Vince Ning, co-founder and CEO of Nabis said BEFORE the pandemic the company shipped about half of what it ships now.

"As soon as the pandemic hit and stay at home orders went into effect, one of the major things that happened for the cannabis industry was the fact that the industry was deemed essential." Now industry tech entrepreneurs, like Ning, and investors are gearing up for even greater growth as legalization spreads and the economy reopens.

So far, 36 states and the District of Columbia have approved medical use of marijuana, according to the National Conference of State Legislatures. Of them,15 states and D.C. have approved recreational use of pot. As they operate in a legal gray zone at the federal level, cannabis entrepreneurs say they have to move quickly and build their brands before full U.S. legalization levels the playing field.

Currently, traditional e-commerce platforms, such as Shopify or delivery services, such as Uber, don't allow cannabis to be sold or delivered via their platforms in the U.S. since marijuana is still federally illegal.

Because of that, tech companies that operate in the states where it is legal, have sprouted up.

The tech companies include those providing delivery services that allow dispensaries to ship their orders or e-commerce platforms that enable them to sell online

The potential for growth in the cannabis industry has attracted investors -- including celebrities -- who have poured a lot of money into the industry.

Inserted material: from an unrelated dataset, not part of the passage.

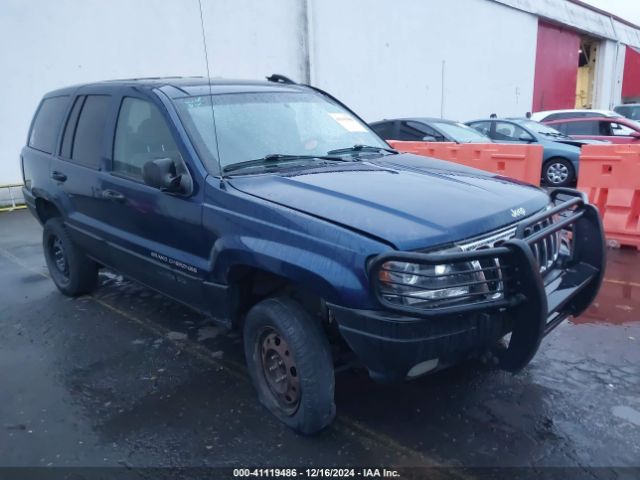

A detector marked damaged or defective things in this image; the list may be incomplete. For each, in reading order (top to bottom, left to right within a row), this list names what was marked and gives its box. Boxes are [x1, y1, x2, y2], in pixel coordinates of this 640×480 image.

rusty wheel rim [260, 328, 300, 414]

In one of the biggest venture capital deals in the sector to date, Oregon-based e-commerce platform Dutchie announced Tuesday it raised $200 million in a funding round that values the company at $1.7 billion.

The company's online marketplace connects cannabis dispensaries with consumers, who can order home delivery. Its investors include former Starbucks CEO Howard Schultz and NBA star Kevin Durant.